Monday, June 1, 2015

Sittin' on the Dock of the Bay

Kenneth Grahame was on to something when he wrote these words in 1908: "There is nothing - absolutely nothing - half so much worth doing as simply messing about in boats." Grahame was retired then, from the Bank of England, and writing down the stories he told his son about the River Thames. Some of them wound up in "The Wind in the Willows," and though it's a child's book, it still reflects the fascination some of us have with the watery side of the world.

I do most of my messing about in boats from a rocking chair these days, just like the ones that adorn the porches and decks and docks of hundreds of little places along the Intracoastal Waterway and the little bayside and creekside towns that dot the East Coast's tangle of rivers and sounds and ports and backwaters.

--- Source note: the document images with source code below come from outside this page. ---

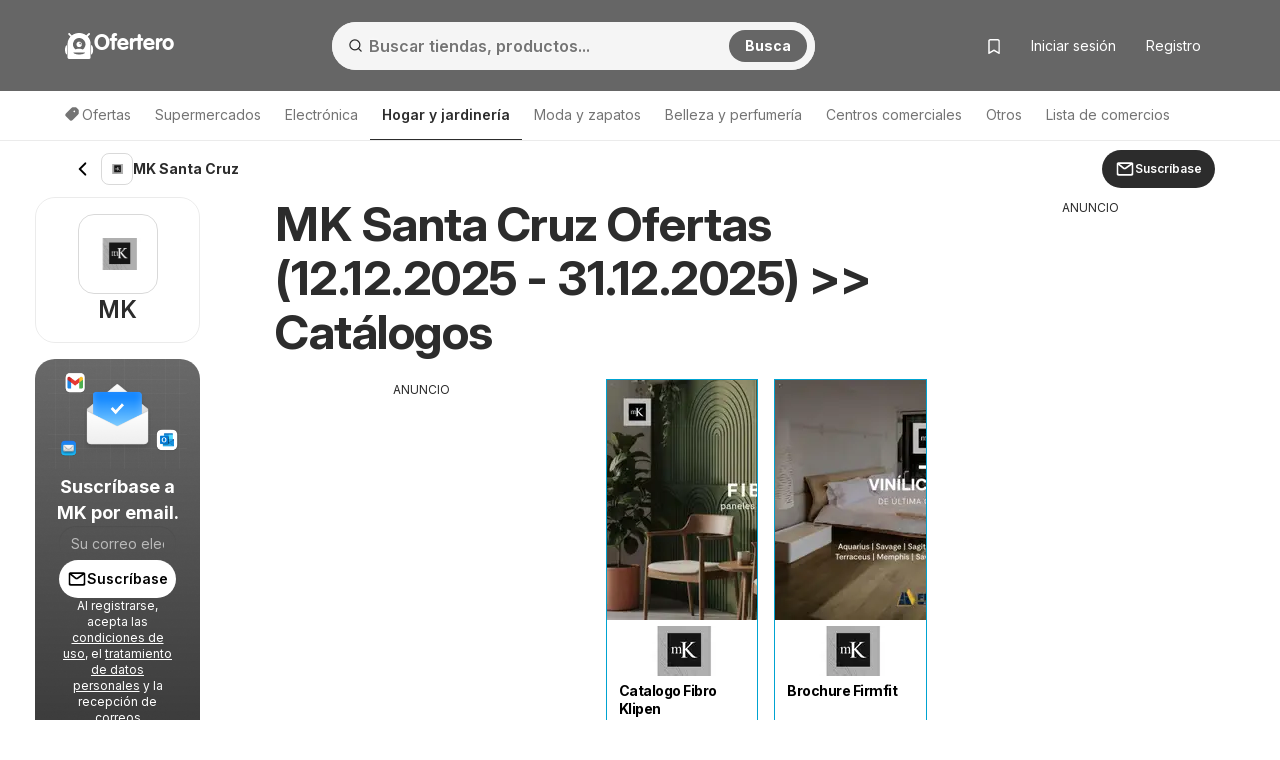

--- FILE ---
content_type: text/html; charset=utf-8
request_url: https://www.google.com/recaptcha/api2/aframe
body_size: 267
content:
<!DOCTYPE HTML><html><head><meta http-equiv="content-type" content="text/html; charset=UTF-8"></head><body><script nonce="Y26lVpDrNbCQQ1lekBdd_Q">/** Anti-fraud and anti-abuse applications only. See google.com/recaptcha */ try{var clients={'sodar':'https://pagead2.googlesyndication.com/pagead/sodar?'};window.addEventListener("message",function(a){try{if(a.source===window.parent){var b=JSON.parse(a.data);var c=clients[b['id']];if(c){var d=document.createElement('img');d.src=c+b['params']+'&rc='+(localStorage.getItem("rc::a")?sessionStorage.getItem("rc::b"):"");window.document.body.appendChild(d);sessionStorage.setItem("rc::e",parseInt(sessionStorage.getItem("rc::e")||0)+1);localStorage.setItem("rc::h",'1768870466349');}}}catch(b){}});window.parent.postMessage("_grecaptcha_ready", "*");}catch(b){}</script></body></html>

The view from the porch on Broad Creek, Deltaville VA


They most recently included a week with two other couples on a Deltaville porch deck looking over Broad
Creek in Virginia's Middlesex County. Morning coffee on the porch turned into afternoon drinks and daylong reading, all the time keeping an eye on the high-dollar sportsfishermen and the bright white workboats that rumbled and grumbled their way down the creek and out onto the wide Rappahannock, just a few miles above its junction with the Chesapeake Bay.  You can steam or sail anywhere in the aquatic world from Deltaville, of course, but we looked for the crabbers and the sloops and cutters and kayakers and boat-scopers who noodled and puttered back and forth every day on that quiet stretch of water.

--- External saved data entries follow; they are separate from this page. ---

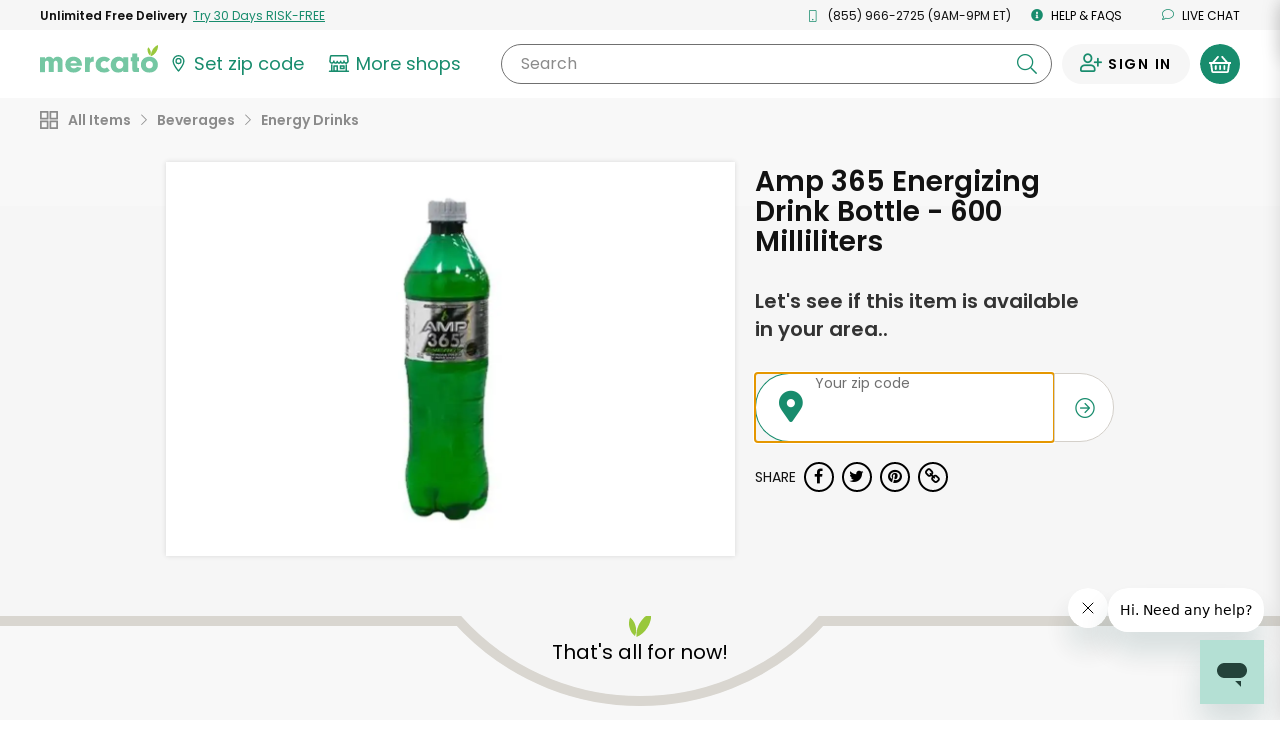

--- FILE ---
content_type: text/javascript; charset=utf-8
request_url: https://app.link/_r?sdk=web2.86.5&branch_key=key_live_liL7hNRh8FTUO0iejnxJbgefDEn2mfaq&callback=branch_callback__0
body_size: 71
content:
/**/ typeof branch_callback__0 === 'function' && branch_callback__0("1543997967685794000");

--- FILE ---
content_type: text/javascript
request_url: https://www.mercato.com/frontend/public/MgFloatingAd-51a40620ff241a4924af.js
body_size: 261
content:
"use strict";(self.webpackChunkMercatoFrontend=self.webpackChunkMercatoFrontend||[]).push([[714],{89643:(e,n,t)=>{t.r(n),t.d(n,{default:()=>p});var r=t(67294),i=t(28216),o=t(45697),s=t.n(o),a=t(99981),l=t(30463),d=t(3400);const c=({greenLinkText:e,showGreenSignUpModal:n})=>r.createElement("div",{className:"full-width",onClick:n},r.createElement(a.Qn,{greenLinkText:e,placement:"mgFloatingAd"}));c.propTypes={greenLinkText:s().string.isRequired,showGreenSignUpModal:s().func.isRequired,storeId:s().string};const p=(0,i.$j)(null,(e=>({showGreenSignUpModal:()=>e((0,d.kL)("Shopping fixed bottom banner"))})))((0,l.R)(c))}}]);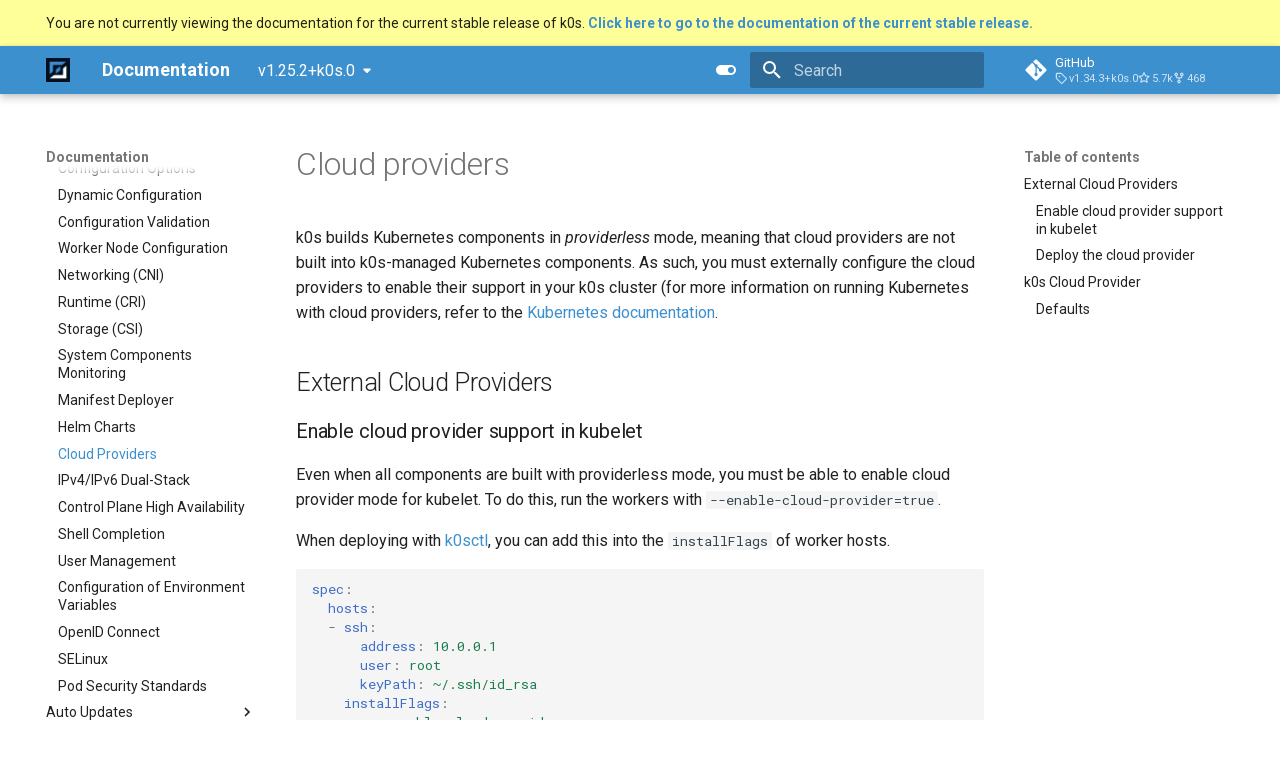

--- FILE ---
content_type: text/css; charset=utf-8
request_url: https://docs.k0sproject.io/v1.25.2+k0s.0/stylesheets/extra.css
body_size: 67
content:
:root {
  --md-primary-fg-color:        #3d90ce;
  --md-accent-fg-color:         #3d90ce;
}

:root > * {
  /* Footer */
  --md-footer-bg-color:         #3d90ce;
}

.md-version__list {
  overflow: auto;
}

ul.video-list {
  counter-reset: section;
  list-style: none;
  padding-left: 0;
  position:relative
}

ul.video-list .video:not(:last-of-type) a {
  border-bottom:2px solid #e6e6e6
}

ul.video-list a {
  position: relative;
  padding: 2rem 2rem 2rem 4.2rem;
  display: block;
  box-sizing:border-box
}

ul.video-list a .info {
  padding-top:0.25rem
}

ul.video-list a .info::before {
  counter-increment: section;
  content: counter(section);
  position: absolute;
  left: 1.5rem;
  color:black
}

ul.video-list a .info > p, ul.video-list a .info > span {
  color:black
}

ul.video-list a .info .title {
  margin-top: 0;
  margin-bottom:0.7rem
}

ul.video-list a .info .description {
  margin-bottom: 1rem;

}

ul.video-list a .info .duration, ul.video-list a .info .duration span {
  color: #6e6e6e;
 
}

ul.video-list a:hover, ul.video-list a:focus {
  text-decoration:none
}

ul.video-list a:hover {
  background:#f2f2f2
}

ul.video-list a:hover::after {
  content: '';
  display: block;
  width: 6rem;
  height: 6rem;
  position: absolute;
  background: url("/img/play.svg");
  background-size: 6rem;
  top: 3rem;
  left:8.6rem
}

ul.video-list .thumb {
  max-height: 8.2rem;
  padding-right: 2rem;
  position: relative;
  float:left
}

Nearly six decades after Grahame wrote about boats,  Otis Redding and Steve Cropper captured the serenity of watching the water in "Sitting on the dock of the bay:"


Sittin' in the mornin' sun
I'll be sittin' when the evenin' come
Watching the ships roll in
And then I watch 'em roll away again, yeah

I'm sittin' on the dock of the bay
Watchin' the tide roll away, 

I'm just sittin' on the dock of the bay
Wastin' time.


Well, not wasted in my book, anyway. The six of us plowed through I don't know now many books -- a dozen at least, while sitting on that porch, when we weren't off testing restaurants for crabcakes or oyster po'boy sandwiches or the next round of craft beers or small-batch bourbons.  And somehow we found time to mess about a couple of days in a fine, handsome Cape Dory 33 sloop our friends keep at a nearby marina, just a five-minute walk from our upstairs perch.

The wind was up in the high teens on one sail, which involved more hanging on and bracing for gusts into the 20's while thrashing up towards the iconic 1957 Robert Norris bridge over to Kilmarnock. A sail later in the week was calmer, jetting out into the Chesapeake on one long starboard tack and returning to the Broad Creek daymarkers on one long port tack on a rising wind.

In our sailing and motoring days we have seen the Intracoastal up close from Vero Beach to Oriental, and shorter stretches of the more northerly sections.  We have also spent a good deal of productive time sitting on docks in river towns like Beaufort and Beaufort -- distinctly different places that provide spectacular views of the riverine and inlet worlds -- and quiet places like Pecan Grove Marina just off Shop Gut near Oriental, where we recovered from a white squall on the lower Neuse, and the old River Forest Marina just off the waterway in Belhaven.  So we're adding Deltaville to our list of grand places to sit and watch 'em roll in, and watch 'em roll away again. Wasting time, you know, is easy, but knowing where to do it -- that's the key.